Is C-27 going to generate as much chaos for Canadian companies? Probably not. Canadian organizations have already started to adapt to this new era of data privacy. GDPR is not new anymore; it was announced in 2016 and took effect in May 2018. We have learned a lot since then. For example, 85% of Canadian organizations have already appointed a Chief Data Protection Officer (CDPO), and most third-party tools have adapted their products and services to respect data privacy.

In other words:

  • C-27 is going to be implemented. This is certain.
  • This is serious. In Europe, about 20% of individuals have already used their rights through the GDPR.
  • The more proactive you are, the more straightforward and painless your implementation will be.
  • It is not the end of the world. You can be compliant without spending millions of dollars.

All that said, you must start preparing your organization for the implementation of C-27.

Here are four actions you can take right now to be prepared for C-27

1. Control your data collection and management processes.

Maintain good data hygiene so that you will be able to better control personal data in your different tools, systems, and databases.

2. Start embracing data de-identification techniques to minimize the footprint of personal information in your organization.

A great way to limit the amount of personal data flowing into your databases is by limiting its usage. This can be done by eliminating or reducing the number of databases, tables, and fields containing personal data, which will significantly reduce the complexity of complying to C-27. Here are a few de-identification techniques:

  • De-identify: modify personal information to reduce the chances that an individual can be directly identified from it.

    Hashing methods are an example of de-identification as business users cannot identify individuals using the data. Still, the IT and Security teams can convert the hashes into identifiable data if required. De-identification techniques are allowed if appropriate processes and policies are in place to safeguard them.

    In AI systems, de-identification techniques still allow for predictive power. For example, without knowing an exact zip code, individuals from zip code 12345 will have similar characteristics. However, their predictive power is limited compared to the actual data. For example, it is impossible to calculate the distance between zip codes if they are hashed.
  • Anonymize: modify personal information irreversibly and permanently in accordance with generally accepted best practices to ensure that no individual can be identified from the information, whether directly or indirectly, by any means.

______________________________

_Tasks to complete_
(A) Rewrite the C-27 passage from "In AI systems, de-identification" to "by any means.", swapping "predictive power" for "forecasting value".
(B) Answer these questions from the C-27 passage:
(i) What share of Canadian organizations have already appointed a Chief Data Protection Officer?
(ii) In what month and year did GDPR take effect?
(iii) About what share of individuals in Europe have already used their rights through the GDPR?

______________________________

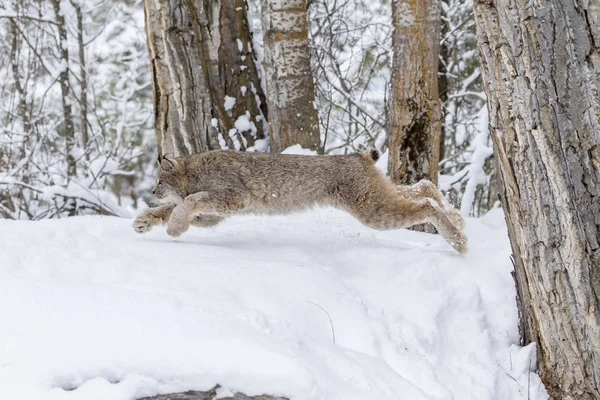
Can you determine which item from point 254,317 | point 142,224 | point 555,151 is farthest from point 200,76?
point 555,151

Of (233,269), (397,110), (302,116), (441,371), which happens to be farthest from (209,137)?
(441,371)

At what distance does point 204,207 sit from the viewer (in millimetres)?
5613

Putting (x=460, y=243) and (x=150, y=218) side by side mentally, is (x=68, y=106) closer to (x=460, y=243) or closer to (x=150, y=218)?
(x=150, y=218)

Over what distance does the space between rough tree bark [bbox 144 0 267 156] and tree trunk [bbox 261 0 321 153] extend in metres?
0.35

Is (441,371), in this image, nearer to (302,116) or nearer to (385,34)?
(302,116)

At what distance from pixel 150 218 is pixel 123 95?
8547 mm

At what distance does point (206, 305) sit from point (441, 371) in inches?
54.1

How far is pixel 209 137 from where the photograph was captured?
708 centimetres

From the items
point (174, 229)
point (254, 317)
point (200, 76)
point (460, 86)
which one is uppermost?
point (200, 76)

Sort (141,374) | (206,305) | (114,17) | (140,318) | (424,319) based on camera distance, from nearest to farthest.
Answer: (141,374) → (140,318) → (206,305) → (424,319) → (114,17)

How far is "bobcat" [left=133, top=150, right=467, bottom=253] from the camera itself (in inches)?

______________________________

_Task-by-task results_
(A)
In AI systems, de-identification techniques still allow for forecasting value. For example, without knowing an exact zip code, individuals from zip code 12345 will have similar characteristics. However, their forecasting value is limited compared to the actual data. For example, it is impossible to calculate the distance between zip codes if they are hashed.
  • Anonymize: modify personal information irreversibly and permanently in accordance with generally accepted best practices to ensure that no individual can be identified from the information, whether directly or indirectly, by any means.

(B)
(i) 85%
(ii) May 2018
(iii) About 20%